§ **Items listed in a dataset**
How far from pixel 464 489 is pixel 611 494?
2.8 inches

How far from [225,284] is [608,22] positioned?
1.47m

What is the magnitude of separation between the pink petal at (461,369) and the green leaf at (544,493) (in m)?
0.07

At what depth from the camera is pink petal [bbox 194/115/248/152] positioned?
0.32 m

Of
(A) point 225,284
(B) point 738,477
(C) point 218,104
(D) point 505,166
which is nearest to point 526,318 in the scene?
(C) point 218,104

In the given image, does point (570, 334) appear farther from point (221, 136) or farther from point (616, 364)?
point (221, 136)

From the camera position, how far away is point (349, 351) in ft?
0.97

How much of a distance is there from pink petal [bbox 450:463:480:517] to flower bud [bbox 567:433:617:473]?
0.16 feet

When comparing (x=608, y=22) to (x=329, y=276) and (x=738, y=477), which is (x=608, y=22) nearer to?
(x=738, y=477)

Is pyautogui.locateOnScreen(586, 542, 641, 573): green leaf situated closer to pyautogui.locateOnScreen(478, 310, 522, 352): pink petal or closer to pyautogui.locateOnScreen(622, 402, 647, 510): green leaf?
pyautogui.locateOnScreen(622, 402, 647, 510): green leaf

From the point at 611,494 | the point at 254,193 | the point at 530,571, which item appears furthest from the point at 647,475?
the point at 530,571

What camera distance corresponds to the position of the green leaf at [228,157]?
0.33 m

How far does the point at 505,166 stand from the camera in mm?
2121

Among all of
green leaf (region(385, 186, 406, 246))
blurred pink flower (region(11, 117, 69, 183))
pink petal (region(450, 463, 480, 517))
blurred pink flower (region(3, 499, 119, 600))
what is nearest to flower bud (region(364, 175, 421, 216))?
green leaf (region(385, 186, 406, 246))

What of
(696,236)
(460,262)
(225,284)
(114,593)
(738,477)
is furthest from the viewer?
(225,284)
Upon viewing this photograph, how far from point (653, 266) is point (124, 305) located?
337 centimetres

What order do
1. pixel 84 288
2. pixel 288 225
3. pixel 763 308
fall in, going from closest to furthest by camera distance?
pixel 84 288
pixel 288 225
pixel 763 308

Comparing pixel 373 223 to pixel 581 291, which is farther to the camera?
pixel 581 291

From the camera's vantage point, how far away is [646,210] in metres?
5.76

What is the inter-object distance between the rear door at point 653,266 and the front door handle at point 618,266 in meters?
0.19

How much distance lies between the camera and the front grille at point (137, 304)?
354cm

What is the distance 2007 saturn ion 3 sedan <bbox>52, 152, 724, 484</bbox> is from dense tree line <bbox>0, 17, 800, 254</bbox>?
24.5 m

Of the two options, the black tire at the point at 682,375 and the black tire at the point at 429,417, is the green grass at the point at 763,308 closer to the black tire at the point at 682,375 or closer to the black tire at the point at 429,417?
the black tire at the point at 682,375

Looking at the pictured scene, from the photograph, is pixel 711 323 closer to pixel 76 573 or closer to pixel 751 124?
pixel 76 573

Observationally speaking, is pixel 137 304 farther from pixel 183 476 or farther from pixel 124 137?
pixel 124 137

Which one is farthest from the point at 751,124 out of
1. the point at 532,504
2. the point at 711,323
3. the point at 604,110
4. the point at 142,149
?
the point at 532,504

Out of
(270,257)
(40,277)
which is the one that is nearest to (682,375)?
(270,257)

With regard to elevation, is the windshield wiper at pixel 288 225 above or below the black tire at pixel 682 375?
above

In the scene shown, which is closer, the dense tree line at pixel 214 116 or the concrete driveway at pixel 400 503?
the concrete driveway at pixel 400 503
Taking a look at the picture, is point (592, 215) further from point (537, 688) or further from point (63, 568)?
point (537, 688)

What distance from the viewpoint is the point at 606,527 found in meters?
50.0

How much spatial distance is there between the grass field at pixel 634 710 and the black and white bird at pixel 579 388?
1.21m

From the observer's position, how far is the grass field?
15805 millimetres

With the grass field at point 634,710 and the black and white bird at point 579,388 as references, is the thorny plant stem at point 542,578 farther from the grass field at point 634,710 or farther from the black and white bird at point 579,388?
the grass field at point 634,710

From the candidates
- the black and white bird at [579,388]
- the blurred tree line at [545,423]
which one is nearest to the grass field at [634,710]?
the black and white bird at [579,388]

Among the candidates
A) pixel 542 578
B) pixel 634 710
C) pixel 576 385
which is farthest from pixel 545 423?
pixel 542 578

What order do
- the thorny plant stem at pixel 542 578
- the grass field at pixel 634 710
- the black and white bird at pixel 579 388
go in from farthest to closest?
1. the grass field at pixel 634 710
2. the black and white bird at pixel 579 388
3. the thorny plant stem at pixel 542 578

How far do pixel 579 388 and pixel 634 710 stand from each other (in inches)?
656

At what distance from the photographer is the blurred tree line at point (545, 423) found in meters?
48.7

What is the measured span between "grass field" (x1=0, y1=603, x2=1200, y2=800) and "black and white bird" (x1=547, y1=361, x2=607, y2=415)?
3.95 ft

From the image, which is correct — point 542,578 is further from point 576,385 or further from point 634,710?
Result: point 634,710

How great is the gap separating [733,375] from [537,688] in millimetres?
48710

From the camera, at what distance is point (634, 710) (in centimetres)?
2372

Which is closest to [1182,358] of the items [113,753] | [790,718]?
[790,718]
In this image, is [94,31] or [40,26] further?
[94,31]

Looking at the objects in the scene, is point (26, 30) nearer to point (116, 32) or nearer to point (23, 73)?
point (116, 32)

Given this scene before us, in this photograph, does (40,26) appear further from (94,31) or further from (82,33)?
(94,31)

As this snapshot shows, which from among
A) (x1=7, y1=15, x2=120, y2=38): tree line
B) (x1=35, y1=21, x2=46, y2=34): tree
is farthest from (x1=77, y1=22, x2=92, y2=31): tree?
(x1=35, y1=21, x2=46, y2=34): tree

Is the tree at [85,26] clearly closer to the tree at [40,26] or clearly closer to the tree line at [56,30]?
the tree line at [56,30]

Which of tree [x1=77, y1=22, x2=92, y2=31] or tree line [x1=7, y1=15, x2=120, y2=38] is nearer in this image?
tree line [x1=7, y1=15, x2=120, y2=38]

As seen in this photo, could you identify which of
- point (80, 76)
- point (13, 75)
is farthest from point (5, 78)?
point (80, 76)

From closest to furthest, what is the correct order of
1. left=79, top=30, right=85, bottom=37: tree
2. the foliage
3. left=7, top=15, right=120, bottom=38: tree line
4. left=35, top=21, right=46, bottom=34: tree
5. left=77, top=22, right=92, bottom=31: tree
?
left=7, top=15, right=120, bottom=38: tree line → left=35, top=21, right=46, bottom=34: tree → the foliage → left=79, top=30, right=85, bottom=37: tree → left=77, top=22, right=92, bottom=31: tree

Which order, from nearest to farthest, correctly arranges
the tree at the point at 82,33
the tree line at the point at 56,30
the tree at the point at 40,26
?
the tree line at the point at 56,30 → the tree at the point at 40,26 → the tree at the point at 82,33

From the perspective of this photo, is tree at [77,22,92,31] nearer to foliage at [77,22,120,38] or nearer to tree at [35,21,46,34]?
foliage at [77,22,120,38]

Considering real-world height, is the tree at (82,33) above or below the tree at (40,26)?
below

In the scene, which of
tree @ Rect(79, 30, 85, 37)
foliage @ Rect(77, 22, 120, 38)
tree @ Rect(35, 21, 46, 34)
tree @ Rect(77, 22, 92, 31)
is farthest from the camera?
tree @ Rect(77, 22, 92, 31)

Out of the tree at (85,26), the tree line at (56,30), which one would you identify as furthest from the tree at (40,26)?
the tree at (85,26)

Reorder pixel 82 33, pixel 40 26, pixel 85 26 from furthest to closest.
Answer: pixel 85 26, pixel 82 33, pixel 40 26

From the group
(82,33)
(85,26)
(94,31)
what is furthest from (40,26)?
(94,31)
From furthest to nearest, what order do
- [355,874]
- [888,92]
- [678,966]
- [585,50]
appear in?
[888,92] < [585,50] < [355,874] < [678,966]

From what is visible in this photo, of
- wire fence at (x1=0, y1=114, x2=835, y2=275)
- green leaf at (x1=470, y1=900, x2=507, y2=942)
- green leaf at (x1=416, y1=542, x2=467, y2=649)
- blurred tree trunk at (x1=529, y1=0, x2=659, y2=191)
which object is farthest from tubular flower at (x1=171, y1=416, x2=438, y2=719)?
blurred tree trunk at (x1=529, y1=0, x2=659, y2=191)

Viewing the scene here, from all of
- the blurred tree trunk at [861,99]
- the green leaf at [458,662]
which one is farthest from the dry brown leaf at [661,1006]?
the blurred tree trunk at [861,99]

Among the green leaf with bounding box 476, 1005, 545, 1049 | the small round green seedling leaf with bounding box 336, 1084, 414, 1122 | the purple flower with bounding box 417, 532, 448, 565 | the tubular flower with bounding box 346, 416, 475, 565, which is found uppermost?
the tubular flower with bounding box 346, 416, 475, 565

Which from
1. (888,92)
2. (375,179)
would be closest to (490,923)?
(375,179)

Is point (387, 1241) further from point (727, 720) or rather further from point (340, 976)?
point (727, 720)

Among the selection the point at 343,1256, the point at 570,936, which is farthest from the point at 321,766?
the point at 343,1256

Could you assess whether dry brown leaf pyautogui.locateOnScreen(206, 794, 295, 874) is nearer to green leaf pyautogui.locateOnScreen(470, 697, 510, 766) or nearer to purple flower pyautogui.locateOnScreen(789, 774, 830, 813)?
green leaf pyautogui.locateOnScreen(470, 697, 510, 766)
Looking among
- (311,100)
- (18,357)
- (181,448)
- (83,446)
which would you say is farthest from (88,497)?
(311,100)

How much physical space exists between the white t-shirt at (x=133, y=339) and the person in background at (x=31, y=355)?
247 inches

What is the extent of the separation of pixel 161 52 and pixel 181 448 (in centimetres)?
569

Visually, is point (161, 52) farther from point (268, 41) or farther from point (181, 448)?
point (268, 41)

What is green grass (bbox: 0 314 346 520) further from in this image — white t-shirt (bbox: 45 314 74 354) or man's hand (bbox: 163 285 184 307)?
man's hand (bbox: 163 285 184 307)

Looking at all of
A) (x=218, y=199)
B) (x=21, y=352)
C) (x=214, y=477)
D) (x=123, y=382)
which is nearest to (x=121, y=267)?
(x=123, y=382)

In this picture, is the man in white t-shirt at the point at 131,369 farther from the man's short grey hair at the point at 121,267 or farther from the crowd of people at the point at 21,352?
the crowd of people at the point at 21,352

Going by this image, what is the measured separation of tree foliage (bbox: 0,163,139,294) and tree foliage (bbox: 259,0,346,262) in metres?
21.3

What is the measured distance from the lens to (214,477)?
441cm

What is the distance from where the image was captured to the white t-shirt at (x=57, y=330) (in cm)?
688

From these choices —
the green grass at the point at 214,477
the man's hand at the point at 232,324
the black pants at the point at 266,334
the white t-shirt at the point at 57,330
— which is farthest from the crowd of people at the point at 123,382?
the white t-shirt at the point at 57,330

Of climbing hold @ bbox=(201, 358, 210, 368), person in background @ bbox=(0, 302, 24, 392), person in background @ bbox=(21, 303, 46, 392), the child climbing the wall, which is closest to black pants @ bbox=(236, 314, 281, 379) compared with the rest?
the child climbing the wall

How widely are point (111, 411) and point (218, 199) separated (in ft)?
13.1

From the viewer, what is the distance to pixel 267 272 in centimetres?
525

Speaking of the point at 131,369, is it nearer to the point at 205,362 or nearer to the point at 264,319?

§ **JOB**
Set down, word for word, every line from the line that holds "What is green" to the end of the entries above, including both ends.

§ **TASK OUTPUT**
What is green grass (bbox: 0 314 346 520) further from in this image — white t-shirt (bbox: 45 314 74 354) or man's hand (bbox: 163 285 184 307)?
man's hand (bbox: 163 285 184 307)

Looking at all of
A) (x=218, y=199)
B) (x=21, y=352)
C) (x=214, y=477)
D) (x=123, y=382)
which is nearest to (x=121, y=267)?
(x=123, y=382)

In this picture, is the man in white t-shirt at the point at 131,369 farther from the man's short grey hair at the point at 121,267 or farther from the crowd of people at the point at 21,352?
the crowd of people at the point at 21,352

Going by this image, what is the measured separation of tree foliage (bbox: 0,163,139,294) and tree foliage (bbox: 259,0,346,262) in metres?
21.3

What is the measured distance from the lens to (214,477)?
441cm

What is the distance from where the image was captured to the white t-shirt at (x=57, y=330) (in cm)?
688

From these choices —
the green grass at the point at 214,477
the man's hand at the point at 232,324
the black pants at the point at 266,334
the white t-shirt at the point at 57,330
— which is farthest from the crowd of people at the point at 123,382?
the white t-shirt at the point at 57,330

Of climbing hold @ bbox=(201, 358, 210, 368), person in background @ bbox=(0, 302, 24, 392), person in background @ bbox=(21, 303, 46, 392), the child climbing the wall, which is closest to black pants @ bbox=(236, 314, 281, 379) compared with the rest?
the child climbing the wall

How widely are point (111, 411) and point (218, 199) separated (in ft)?
13.1

From the viewer, what is the distance to pixel 267 272 in centimetres?
525

Speaking of the point at 131,369, is it nearer to the point at 205,362 or nearer to the point at 264,319?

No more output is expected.